The situation is no better on the level of the judiciary: while the law gives investigating judges the ability to grant victims permission to reside in Lebanon to enable them to attend their cases’ proceedings, so far we have seen no such decision. Similarly, none of the rulings in the sample ordered compensation for the victims. Even more importantly, in most of the decisions the Indictment Authority issued against criminals in cases of exploitation in prostitution, it also indicted the victims for misdemeanors they committed in the course of their exploitation. It did so on the basis that the law authorizes the trial judge (the Criminal Court) to exempt the victims from punishment but does not allow them to be exempted from prosecution. In several cases, the victims’ indictment led to them being arrested and tried alongside the criminals.[3] Even in the cases where the victims were not charged, this decision was implicit and went unexplained, so it could not become jurisprudence that could be applied systematically.

Even graver, some courts showed that verifying victimhood requires verifying the victim’s credibility, morals, and past conduct before verifying her vulnerabilities and susceptibility to exploitation. When the court discovered that the victim was practicing prostitution or using drugs, it decided not to accept her statements, to deny her the label of victim, and to drop proceedings for the felony of human trafficking against those accused of exploiting her.[4] The court thereby seemed to be reviving preconceptions about prostitution workers and once again giving them precedence over the concept of exploitation, with a view to rendering these workers partners in a moral offense with the beneficiaries of their prostitution.
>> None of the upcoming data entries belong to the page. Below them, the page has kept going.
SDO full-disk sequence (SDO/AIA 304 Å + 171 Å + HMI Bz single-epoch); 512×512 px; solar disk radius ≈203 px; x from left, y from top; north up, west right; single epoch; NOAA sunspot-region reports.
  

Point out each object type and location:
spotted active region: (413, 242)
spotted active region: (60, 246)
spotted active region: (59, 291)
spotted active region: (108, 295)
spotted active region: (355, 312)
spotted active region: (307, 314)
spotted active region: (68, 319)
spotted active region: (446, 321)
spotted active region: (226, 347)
Hence, the victim usually seemed very close to being held responsible for participating in the crime of her own exploitation.


4) Inconsistency in the Definition of Human Trafficking

While some organizations working on victims’ rights (such as KAFA – Enough Violence and Exploitation) are calling for the concept of trafficking be expanded to include all instances of exploitation of prostitution, the study showed that the courts are cautious in this regard, strictly ascertaining the means of exploitation used.[5] On the other hand, a different trend is evident in the cases of exploitation via begging: isolated instances of children begging where their parents stood accused of exploiting them were considered trafficking, though this approach was rejected by some judges who expressed dissenting views.[6] In reality, this debate is not simple. On one hand, the bodies defending exploited people can be expected to work to expand the scope of the crime of trafficking given that these people are criminalized (i.e. prostitution, begging, and violating the laws on residency and work are criminal offenses) and lack any protection outside of instances of trafficking. On the other hand, deeming the crime of trafficking a felony necessitates narrowing its scope to cover only crimes of exploitation that bear a certain gravity pursuant to the principle that punishment should be proportional to the gravity of the crime. Perhaps the legal characterization of acts of exploitation will remain hostage to this tension until a comprehensive review of all legal provisions and practices concerning them is carried out and, in particular, until the protection of exploited people (even those who do not meet the description of trafficking victims) is codified.


Do we truly want to combat human trafficking? Do we truly want to protect its victims and rectify the harm done to them? In this regard, the conclusions of The Legal Agenda’s study are discouraging. Much effort is still needed to achieve these goals.


This article is an edited translation from Arabic.


Keywords:  Lebanon, Human Trafficking, Shakib Qortbawi, Legal Agenda


[1] Ghida Frangieh, “Human Trafficking Crimes Before the Courts: In the Shadow of Prosecution”, published in this issue.

[2] Nizar Saghieh, “The Sponsorship System: State Exploitation”, published in this issue.

[3] Ghida Frangieh, “Human Trafficking Victims Marginalized Before the Courts”, published in this issue.

[4] Ghida Frangieh, “Preconceptions Once Again Eclipse Sexual Exploitation”, published in this issue.

[5] Ibid.

[6] Ghida Frangieh, “Tasawwul al-Atfal fi al-Shawari’: Mu’aqabat al-Istighlal aw al-Istirzaq?”, published in this issue.